ACJC/1078/2022 du 25.07.2022 ( ADOPT ) , REJETE

En fait
En droit
Par ces motifs

republique et

canton de geneve

POUVOIR JUDICIAIRE

C/6794/2022 ACJC/1078/2022

DECISION

DE LA COUR DE JUSTICE

Chambre civile

DU LUNDI 25 JUILLET 2022

 

Requête (C/6794/2022) formée le 1er avril 2022 par Monsieur A______, domicilié ______ (Israël), comparant en personne, tendant à l'adoption de B______, née le ______ 1972.

* * * * *

Décision communiquée par plis recommandés du greffier du 24 août 2022 à :

 

- Monsieur A______
______ (Israël).

- Madame B______
______.


EN FAIT

A. a) A______, né le ______ 1954 à D______ (Genève), originaire de Genève, et C______, née ______ [nom de jeune fille] le ______ 1942 à E______, originaire de Genève, se sont mariés le ______ 1985.

De l’union entre A______ et C______ est née F______, le ______ 1986, à D______ (Genève).

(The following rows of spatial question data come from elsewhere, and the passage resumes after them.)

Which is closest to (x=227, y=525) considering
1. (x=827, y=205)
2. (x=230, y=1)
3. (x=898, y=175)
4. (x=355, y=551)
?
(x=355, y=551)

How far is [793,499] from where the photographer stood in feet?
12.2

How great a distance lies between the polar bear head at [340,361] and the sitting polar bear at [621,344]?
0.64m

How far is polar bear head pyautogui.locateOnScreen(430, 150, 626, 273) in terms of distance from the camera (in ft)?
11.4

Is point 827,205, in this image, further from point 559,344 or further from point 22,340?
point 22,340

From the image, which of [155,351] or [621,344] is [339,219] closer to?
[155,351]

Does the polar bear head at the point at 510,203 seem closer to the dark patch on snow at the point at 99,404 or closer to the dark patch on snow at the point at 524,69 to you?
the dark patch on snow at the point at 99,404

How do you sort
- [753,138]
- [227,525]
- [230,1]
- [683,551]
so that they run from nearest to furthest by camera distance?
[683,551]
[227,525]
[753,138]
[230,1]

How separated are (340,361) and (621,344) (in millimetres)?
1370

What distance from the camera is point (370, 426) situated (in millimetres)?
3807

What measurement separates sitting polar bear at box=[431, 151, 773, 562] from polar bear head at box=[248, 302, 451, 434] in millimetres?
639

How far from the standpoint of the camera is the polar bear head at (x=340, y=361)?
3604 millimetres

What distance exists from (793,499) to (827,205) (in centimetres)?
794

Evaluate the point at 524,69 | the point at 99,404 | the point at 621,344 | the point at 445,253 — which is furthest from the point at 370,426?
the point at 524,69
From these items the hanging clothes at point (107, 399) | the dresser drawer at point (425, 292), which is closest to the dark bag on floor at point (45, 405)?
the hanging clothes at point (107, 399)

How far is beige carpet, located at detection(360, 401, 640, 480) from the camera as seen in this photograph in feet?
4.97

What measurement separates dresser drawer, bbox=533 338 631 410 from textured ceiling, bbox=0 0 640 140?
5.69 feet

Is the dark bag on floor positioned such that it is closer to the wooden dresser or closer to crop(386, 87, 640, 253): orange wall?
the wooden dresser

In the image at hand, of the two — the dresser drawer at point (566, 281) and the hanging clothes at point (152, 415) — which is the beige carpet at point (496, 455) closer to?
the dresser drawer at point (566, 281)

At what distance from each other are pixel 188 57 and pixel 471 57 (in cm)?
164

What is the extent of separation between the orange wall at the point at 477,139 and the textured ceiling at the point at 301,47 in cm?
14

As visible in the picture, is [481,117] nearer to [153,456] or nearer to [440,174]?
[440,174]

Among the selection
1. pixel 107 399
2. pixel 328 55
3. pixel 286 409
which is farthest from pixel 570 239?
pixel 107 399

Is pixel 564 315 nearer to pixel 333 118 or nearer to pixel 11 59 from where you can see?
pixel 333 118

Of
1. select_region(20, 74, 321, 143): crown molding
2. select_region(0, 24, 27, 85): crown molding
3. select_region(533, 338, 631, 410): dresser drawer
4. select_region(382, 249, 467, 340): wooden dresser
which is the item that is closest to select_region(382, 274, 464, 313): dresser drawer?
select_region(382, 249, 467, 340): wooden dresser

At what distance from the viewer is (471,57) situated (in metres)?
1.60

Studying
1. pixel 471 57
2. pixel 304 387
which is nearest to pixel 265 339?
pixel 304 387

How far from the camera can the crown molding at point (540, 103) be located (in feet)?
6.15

b) C______ est la mère de B______, née le ______ 1972 à Genève, originaire de Genève, divorcée de G______ le 30 avril 2013. Le père enregistré à l’état civil genevois de B______ est H______, né le ______ 1942 à Genève.

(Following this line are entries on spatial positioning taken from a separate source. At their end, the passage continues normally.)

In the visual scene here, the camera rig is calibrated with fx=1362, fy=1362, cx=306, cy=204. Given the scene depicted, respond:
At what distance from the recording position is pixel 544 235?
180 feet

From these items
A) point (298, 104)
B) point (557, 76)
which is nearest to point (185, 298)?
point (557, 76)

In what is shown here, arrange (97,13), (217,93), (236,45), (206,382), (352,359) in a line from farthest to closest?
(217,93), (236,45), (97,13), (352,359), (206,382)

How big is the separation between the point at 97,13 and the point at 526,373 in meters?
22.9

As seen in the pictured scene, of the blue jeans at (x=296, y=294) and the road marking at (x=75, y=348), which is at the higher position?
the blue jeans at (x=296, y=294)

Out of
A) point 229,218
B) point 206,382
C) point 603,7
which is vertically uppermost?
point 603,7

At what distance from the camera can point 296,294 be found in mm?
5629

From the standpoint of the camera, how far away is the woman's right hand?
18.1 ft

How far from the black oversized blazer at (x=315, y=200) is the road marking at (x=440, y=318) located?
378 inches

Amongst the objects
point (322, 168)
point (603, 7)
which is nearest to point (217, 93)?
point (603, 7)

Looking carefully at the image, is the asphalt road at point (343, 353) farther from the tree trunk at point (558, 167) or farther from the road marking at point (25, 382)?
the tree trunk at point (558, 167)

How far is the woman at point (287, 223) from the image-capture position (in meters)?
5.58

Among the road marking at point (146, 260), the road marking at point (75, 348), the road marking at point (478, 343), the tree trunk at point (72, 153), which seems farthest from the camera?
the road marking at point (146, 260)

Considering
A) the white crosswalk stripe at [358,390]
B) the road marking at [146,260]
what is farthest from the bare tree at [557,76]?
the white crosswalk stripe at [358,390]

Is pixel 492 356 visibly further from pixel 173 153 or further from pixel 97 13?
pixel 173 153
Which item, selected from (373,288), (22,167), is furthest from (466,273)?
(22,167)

B______ est la mère de I______, né le ______ 2005 à D______ (Genève).

B. a) Le 1er avril 2022, A______, domicilié à K______ (Israël), a formé une requête d’adoption de B______, fille de son épouse C______, domiciliée à L______ (Genève), tout comme la candidate à l'adoption. Il exposait que B______ avait huit ans au moment où il avait rencontré sa mère, en 1980. Ils s'étaient mariés en 1985. Il avait participé "activement" à l’éducation de B______ jusqu’à l’âge adulte. Il s’était également beaucoup occupé du fils de celle-ci, J______, qui le considérait comme son grand-père. Il éprouvait, tout comme B______, le désir d’officialiser leurs liens par une adoption, source de joie pour leur entourage proche.

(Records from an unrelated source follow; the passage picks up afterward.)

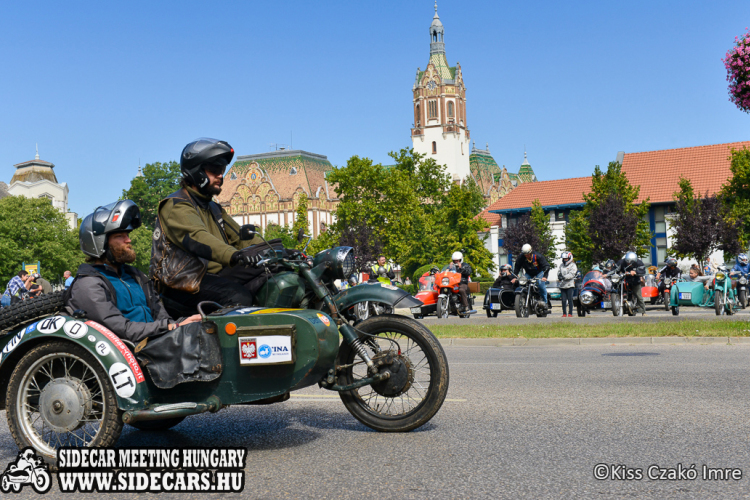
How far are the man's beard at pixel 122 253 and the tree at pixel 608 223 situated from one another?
169ft

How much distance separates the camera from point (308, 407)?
22.9ft

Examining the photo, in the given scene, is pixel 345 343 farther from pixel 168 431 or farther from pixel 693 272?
pixel 693 272

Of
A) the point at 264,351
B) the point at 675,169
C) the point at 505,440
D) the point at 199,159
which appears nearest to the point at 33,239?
the point at 675,169

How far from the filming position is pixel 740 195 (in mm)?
53219

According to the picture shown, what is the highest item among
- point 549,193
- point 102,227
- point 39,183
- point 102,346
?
point 39,183

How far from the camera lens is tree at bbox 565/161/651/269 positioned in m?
54.5

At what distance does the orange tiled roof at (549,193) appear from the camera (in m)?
76.8

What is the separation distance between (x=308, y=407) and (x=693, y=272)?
61.9 ft

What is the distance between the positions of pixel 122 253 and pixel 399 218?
187 feet

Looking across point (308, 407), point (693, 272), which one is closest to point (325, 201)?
point (693, 272)

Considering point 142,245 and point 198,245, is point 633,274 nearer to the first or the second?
point 198,245

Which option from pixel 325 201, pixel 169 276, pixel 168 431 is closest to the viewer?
pixel 169 276

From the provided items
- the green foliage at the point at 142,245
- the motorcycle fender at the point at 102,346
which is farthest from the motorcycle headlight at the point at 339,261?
the green foliage at the point at 142,245

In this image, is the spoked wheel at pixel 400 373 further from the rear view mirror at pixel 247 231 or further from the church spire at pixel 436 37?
the church spire at pixel 436 37
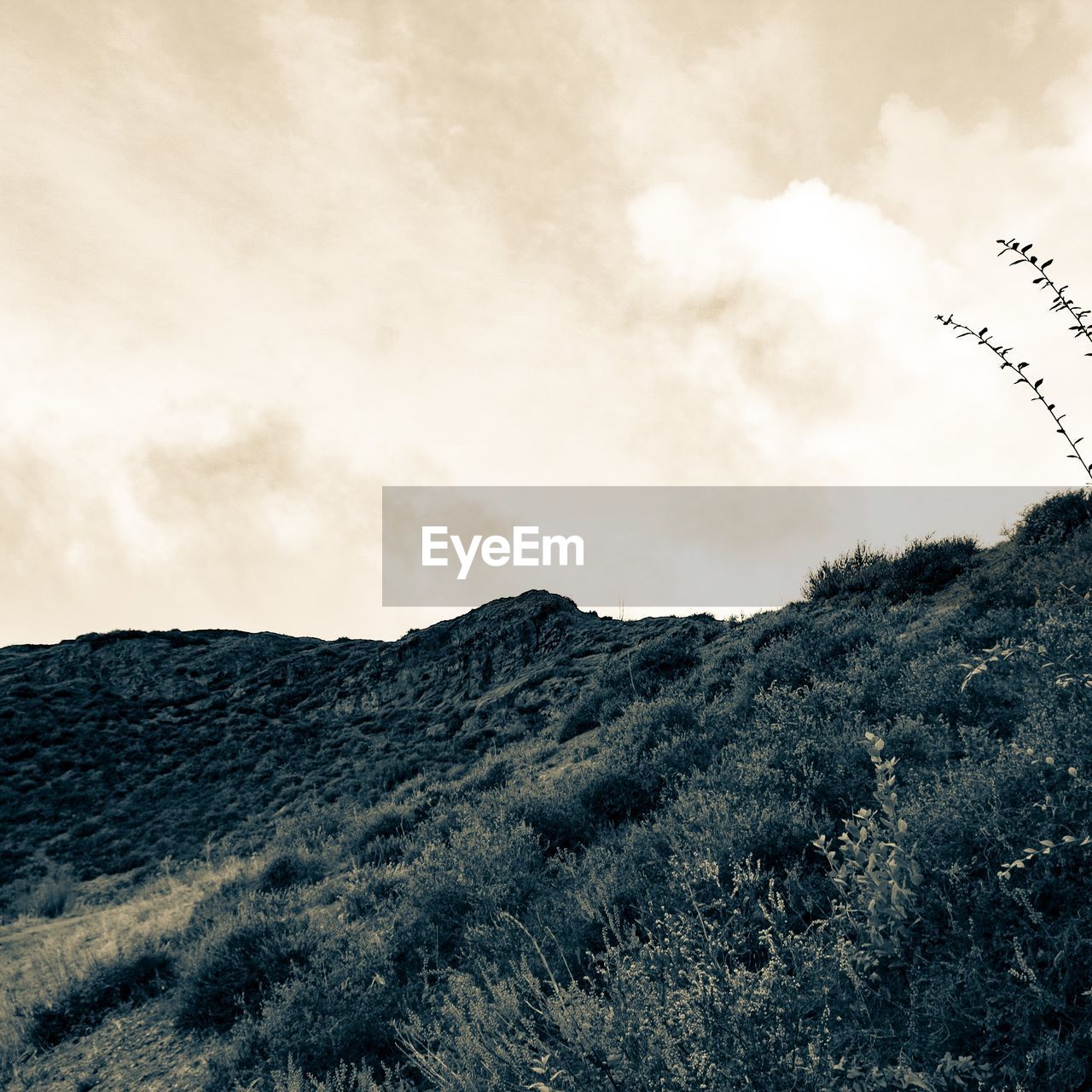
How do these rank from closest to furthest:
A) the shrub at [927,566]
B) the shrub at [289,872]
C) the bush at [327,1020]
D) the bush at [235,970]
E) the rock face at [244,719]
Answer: the bush at [327,1020] → the bush at [235,970] → the shrub at [289,872] → the shrub at [927,566] → the rock face at [244,719]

b) Par courrier du 5 avril 2022, A______ a complété sa requête. Il s'était renseigné à l'Ambassade de Suisse à K______, lieu où il résidait, laquelle lui avait indiqué qu'il fallait déposer la demande d'adoption dans le pays de résidence de l'adoptée. Malgré sa résidence en Israël, il continuait à partager et entretenir des liens étroits avec sa fille F______, B______ et le fils de cette dernière. Ils étaient tous les jours en contact, par téléphone, messages ou appel vidéo. B______ et J______ lui rendaient régulièrement visite en Israël et considéraient son logement comme leur foyer. Il se réjouissait de pouvoir adopter B______.

Il a joint à sa requête un courriel de l'Ambassade de Suisse en Israël lui indiquant qu'une adoption en Israël semblait totalement improbable. L'Ambassade ne connaissait aucun cas similaire et ne pouvait donner aucune information sur le droit de l'adoption en Israël. Il était renvoyé à se renseigner à ce sujet. Il a joint un second courriel de sa part sollicitant des renseignements, manifestement auprès d'une administration en Israël, sans fournir plus d'explications et sans joindre de réponse. Il a également produit un certificat de vie du 1er mars 2022 établi par le consulat suisse à K______(Israël) du 1er mars 2022 et des attestations de proches certifiant de son lien d'attachement à la fille de son épouse.

c) B______, domiciliée à L______ (Genève), a déclaré consentir à son adoption par A______ et être d'accord de prendre son nom de famille.

d) C______ a également consenti à l'adoption de sa fille par A______.

e) J______, fils de la candidate à l'adoption, et F______, fille du requérant se sont déclarés favorables au projet.

f) En date du 14 mars 2022, H______, père de B______, a été informé par cette dernière de la procédure d’adoption en cours.

g) Il ressort des indications figurant à l'Office cantonal de la population que A______ a quitté Genève le 13 octobre 2015 pour K______(Israël) et que C______ est officiellement séparée de ce dernier depuis le 23 janvier 2019.

EN DROIT

1. 1.1.1 La cause présentant un élément d’extranéité en raison du domicile à l’étranger du requérant, le for compétent pour la requête d'adoption est régi par la LDIP, sous réserve de traités internationaux, lesquels ne trouvent cependant pas application en l'espèce, l'adoption visant une personne majeure (art. 1 al. 1 et 2 LDIP, art. 2 CPC).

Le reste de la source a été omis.